0

I have a spark program which involves join operations on big Hive tables (millions of rows with hundreds of columns). The memory used during these joins is really high. I would like to understand the best way to handle this scenario in Spark on YARN in a way that the job will complete succesfully without memory errors. The cluster is composed by 7 workers with 110 GB of ram and 16 cores each. Consider the following scala code:

object Model1Prep {

    def main(args: Array[String]): Unit = {

        val conf = new SparkConf().setAppName("Modello1_Spark")
        conf.set("spark.serializer", "org.apache.spark.serializer.KryoSerializer")
        conf.set("spark.io.compression.codec", "org.apache.spark.io.LZFCompressionCodec")
        val sc = new SparkContext(conf)
        val hc = new HiveContext(sc)
        import hc.implicits._


        hc.sql("SET hive.exec.compress.output=true")
        hc.sql("SET parquet.compression=SNAPPY")
        hc.sql("SET spark.sql.parquet.compression.codec=snappy")

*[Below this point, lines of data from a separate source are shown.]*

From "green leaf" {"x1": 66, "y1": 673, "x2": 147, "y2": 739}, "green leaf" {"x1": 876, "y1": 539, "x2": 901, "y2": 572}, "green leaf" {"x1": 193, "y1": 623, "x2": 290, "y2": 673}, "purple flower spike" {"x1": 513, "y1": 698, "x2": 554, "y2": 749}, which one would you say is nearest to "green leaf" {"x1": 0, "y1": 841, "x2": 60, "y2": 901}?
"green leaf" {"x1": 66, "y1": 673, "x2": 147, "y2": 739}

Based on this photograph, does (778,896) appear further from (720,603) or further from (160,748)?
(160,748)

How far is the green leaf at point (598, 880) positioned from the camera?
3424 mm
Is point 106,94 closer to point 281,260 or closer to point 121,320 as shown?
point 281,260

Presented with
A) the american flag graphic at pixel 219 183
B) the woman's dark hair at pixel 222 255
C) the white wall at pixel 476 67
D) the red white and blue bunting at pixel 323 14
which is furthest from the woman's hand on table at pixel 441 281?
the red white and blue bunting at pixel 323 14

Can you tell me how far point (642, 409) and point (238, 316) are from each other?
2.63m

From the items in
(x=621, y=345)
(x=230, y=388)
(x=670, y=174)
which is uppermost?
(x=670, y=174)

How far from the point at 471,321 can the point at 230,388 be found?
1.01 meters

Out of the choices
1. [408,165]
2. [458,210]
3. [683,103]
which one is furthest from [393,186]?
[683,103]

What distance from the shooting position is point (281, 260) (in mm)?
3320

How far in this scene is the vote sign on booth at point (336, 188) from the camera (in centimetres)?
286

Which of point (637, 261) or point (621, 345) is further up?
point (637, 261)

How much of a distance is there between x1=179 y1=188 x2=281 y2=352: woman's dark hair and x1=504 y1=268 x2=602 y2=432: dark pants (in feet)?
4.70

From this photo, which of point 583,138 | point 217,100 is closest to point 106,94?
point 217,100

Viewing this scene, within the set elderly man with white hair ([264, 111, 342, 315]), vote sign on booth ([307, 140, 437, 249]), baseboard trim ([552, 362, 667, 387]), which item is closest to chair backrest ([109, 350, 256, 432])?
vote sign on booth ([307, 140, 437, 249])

        // loading tables on dataframes
        var tableA = hc.read.table("TA")
        var tableB = hc.read.table("TB")
        var tableC = hc.read.table("TC")
        var tableD = hc.read.table("TD")


        // registering tables
        tableA.registerTempTable("TA")
        tableB.registerTempTable("TB")
        tableC.registerTempTable("TC")
        tableD.registerTempTable("TD")


        var join1 = hc.sql("""
            SELECT 
                [many fields]
            FROM TA a 
            JOIN TB b ON a.field = b.field      
            LEFT JOIN TC c ON a.field = c.field         
            WHERE [conditions]
        """)


        var join2 = hc.sql("""
            SELECT 
                [many fields]
            FROM TA a 
            LEFT JOIN TD d ON a.field = d.field
            WHERE [conditions]
        """)


        // [other operations]


        sc.close()
    }
}

Considering that the join operations are really expensive on memory, what are my best options here? I know that a dataframe can be persisted both on memory and on disk, possibly using serialization to be more compact in memory at cost of slower processing time for deserialization (more on here and here). From the code above, the table TA is used in both joins so it makes sense to persist it:

    //[...]        

    // persisting
    tableA.persist(StorageLevel.MEMORY_AND_DISK_SER_2)

    // registering tables
    tableA.registerTempTable("TA")
    tableB.registerTempTable("TB")
    tableC.registerTempTable("TC")
    tableD.registerTempTable("TD")

    //[...]

Should I also persist the other tables in the same way? Or are there other things to make this code run and complete smoothly?

revy
  • 3,945
  • 7
  • 40
  • 85

1 Answers1

0

If you know which field you're joining on and it's always the same field then, as this SO answer suggests, use the same partitioner for the joined tables.